TERAMO. Ritrovarsi a settant’anni senza casa e senza soldi. Il destino crudele che colpisce tanti anziani è toccato anche alla più antica associazione culturale cittadina. Il coro Verdi, che in questo 2018 compie settant’anni, festeggia il prestigioso traguardo con più di un timore per il futuro. Il più antico coro d’Abruzzo ancora in attività, fondato nel 1948 a Teramo dal maestro Ennio Vetuschi, oggi 91enne, conosciuto in tutta Italia e nel mondo, è stato sfrattato dal terremoto dalla sede di piazza Verdi e adesso si trova costretto a ricorrere a un pranzo di autofinanziamento per raccogliere i fondi per le spese ordinarie.

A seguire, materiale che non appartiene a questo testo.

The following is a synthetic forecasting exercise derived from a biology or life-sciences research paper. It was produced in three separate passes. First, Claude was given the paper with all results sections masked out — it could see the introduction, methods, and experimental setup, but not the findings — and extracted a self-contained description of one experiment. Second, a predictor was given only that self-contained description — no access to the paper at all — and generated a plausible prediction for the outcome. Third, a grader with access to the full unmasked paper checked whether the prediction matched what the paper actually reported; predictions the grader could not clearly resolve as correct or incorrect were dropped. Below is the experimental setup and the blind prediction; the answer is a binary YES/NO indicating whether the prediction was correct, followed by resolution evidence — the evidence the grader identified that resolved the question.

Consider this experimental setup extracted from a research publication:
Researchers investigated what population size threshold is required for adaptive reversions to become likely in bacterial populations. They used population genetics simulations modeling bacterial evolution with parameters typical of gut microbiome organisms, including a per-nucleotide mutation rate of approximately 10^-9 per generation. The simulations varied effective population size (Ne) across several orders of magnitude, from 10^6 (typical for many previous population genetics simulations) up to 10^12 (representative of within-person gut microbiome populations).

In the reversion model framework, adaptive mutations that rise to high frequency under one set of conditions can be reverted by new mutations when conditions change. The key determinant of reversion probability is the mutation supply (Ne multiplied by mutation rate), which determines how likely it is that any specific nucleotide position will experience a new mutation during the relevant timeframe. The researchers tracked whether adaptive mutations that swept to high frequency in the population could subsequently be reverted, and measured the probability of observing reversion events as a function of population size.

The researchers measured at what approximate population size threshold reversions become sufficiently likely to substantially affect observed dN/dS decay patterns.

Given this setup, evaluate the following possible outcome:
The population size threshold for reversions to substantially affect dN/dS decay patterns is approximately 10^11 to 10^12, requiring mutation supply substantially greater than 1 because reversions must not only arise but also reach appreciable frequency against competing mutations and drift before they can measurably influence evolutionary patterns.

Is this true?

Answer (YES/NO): NO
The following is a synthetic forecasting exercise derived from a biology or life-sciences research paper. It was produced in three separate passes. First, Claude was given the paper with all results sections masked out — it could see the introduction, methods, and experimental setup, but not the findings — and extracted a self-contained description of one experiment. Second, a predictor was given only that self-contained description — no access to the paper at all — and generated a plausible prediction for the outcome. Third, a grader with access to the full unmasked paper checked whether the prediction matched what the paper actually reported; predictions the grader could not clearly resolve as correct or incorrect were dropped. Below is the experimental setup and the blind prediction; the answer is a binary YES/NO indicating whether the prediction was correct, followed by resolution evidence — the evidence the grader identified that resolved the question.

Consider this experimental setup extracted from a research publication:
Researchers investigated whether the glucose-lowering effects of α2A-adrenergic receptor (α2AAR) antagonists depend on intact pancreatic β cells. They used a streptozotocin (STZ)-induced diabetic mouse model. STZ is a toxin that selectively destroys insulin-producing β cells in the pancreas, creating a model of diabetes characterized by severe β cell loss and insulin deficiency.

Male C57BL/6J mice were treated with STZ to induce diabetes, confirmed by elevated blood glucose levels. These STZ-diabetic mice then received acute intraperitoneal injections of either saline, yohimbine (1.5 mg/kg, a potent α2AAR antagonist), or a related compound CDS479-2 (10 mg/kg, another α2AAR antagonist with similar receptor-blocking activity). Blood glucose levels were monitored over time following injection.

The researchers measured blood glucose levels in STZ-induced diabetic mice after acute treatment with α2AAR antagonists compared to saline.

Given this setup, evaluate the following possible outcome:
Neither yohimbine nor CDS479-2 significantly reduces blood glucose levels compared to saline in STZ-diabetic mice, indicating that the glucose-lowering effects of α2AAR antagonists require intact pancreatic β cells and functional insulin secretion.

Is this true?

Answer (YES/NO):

Dopo il sisma, dichiarato inagibile l’edificio che ospitava anche il Braga, l’associazione corale Giuseppe Verdi ha trovato ospitalità nella Casa del Mutilato, messa gratuitamente a disposizione dalla Provincia. Ma resta il problema economico: dall’amministrazione provinciale, che ha perso il settore cultura, non arrivano più finanziamenti, mentre l’ultimo contributo ordinario del Comune (tremila euro annui) risale al 2015. Per fortuna in tanti hanno risposto all’insolita iniziativa del pranzo di autofinanziamento: esauriti in poco tempo gli oltre 300 posti per il convivio di domenica prossima al ristorante Villa Bianca, a Tofo Sant’Eleuterio. «Merito della segretaria e coordinatrice dell’associazione Fanny Valiante, che ha sensibilizzato la città», sottolinea il presidente del sodalizio Italo Di Dalmazio. «Siamo 100 soci, portiamo nelle casse dell’associazione tremila euro l’anno. Inoltre, quando serve ci autotassiamo, ma così non si va avanti. In questo momento solo la Fondazione Tercas ci sostiene, ma finanziando il singolo evento. Tutte le spese di gestione non sono coperte». Perciò sono ben accette nuove adesioni. Anche di chi non canta, ma vuole semplicemente sostenere la corale. All’interno del sodalizio vi sono infatti i soci esecutori, che fanno parte del coro (40 elementi, tra uomini e donne), e i soci sostenitori. Trenta euro la quota di iscrizione.
Senza finanziamenti, sottolinea il presidente, l’attività dell’associazione corale, che fa anche didattica e formazione, si inaridisce: «Facciano azione di educazione e diffusione della cultura musicale. Abbiamo un direttore professionista, il maestro Antonio Di Marco. Ma chi ci finanzia? Senza fondi si è fermata la scuola Pueri Cantores, con l’omonimo coro di voci bianche. Non c’è più un direttore artistico. E non si fa più ricerca». Al pranzo di autofinanziamento ci sarà anche il fondatore Ennio Vetuschi, che ha diretto l’ultima volta il Coro Verdi l’anno scorso, in occasione del concerto celebrativo dei sui 90 anni. Sarà presente Gianni Vecchiati, presidente dell’Arca, l'associazione regionale dei cori d’Abruzzo, nel cui consiglio di amministrazione siede Fanny Valiante, che sottolinea: «Il maestro Vetuschi è il padre della musica in Abruzzo. Ha divulgato il canto e la musica in tutta la regione». Vetuschi è stato il primo direttore del coro Verdi. Primo presidente dell’associazione corale è stato invece Berardo Mancini, che ha ricoperto il ruolo per un trentennio. Il coro Verdi si è subito concentrato, dopo qualche parentesi lirica, sul folclore abruzzese e sulla polifonia classica e moderna. Sono presto arrivate affermazioni in ambito regionale e nazionale. Nel 1958 il coro, che rappresentava l’Abruzzo, vinse il concorso Rai “Voci e volti della fortuna”, abbinato alla lotteria di Capodanno. Da allora innumerevoli concerti in Italia e all’estero, partecipazioni a programmi televisivi sulle reti nazionali, riconoscimenti in rassegne e concorsi nazionali e internazionali, e una ricca produzione discografica. Nel 2002 ha cantato davanti al presidente Ciampi. Tra i cartelloni organizzati, dal 1994 la Rassegna Polifonica Aprutina e, dal 1999, Giugno in Coro.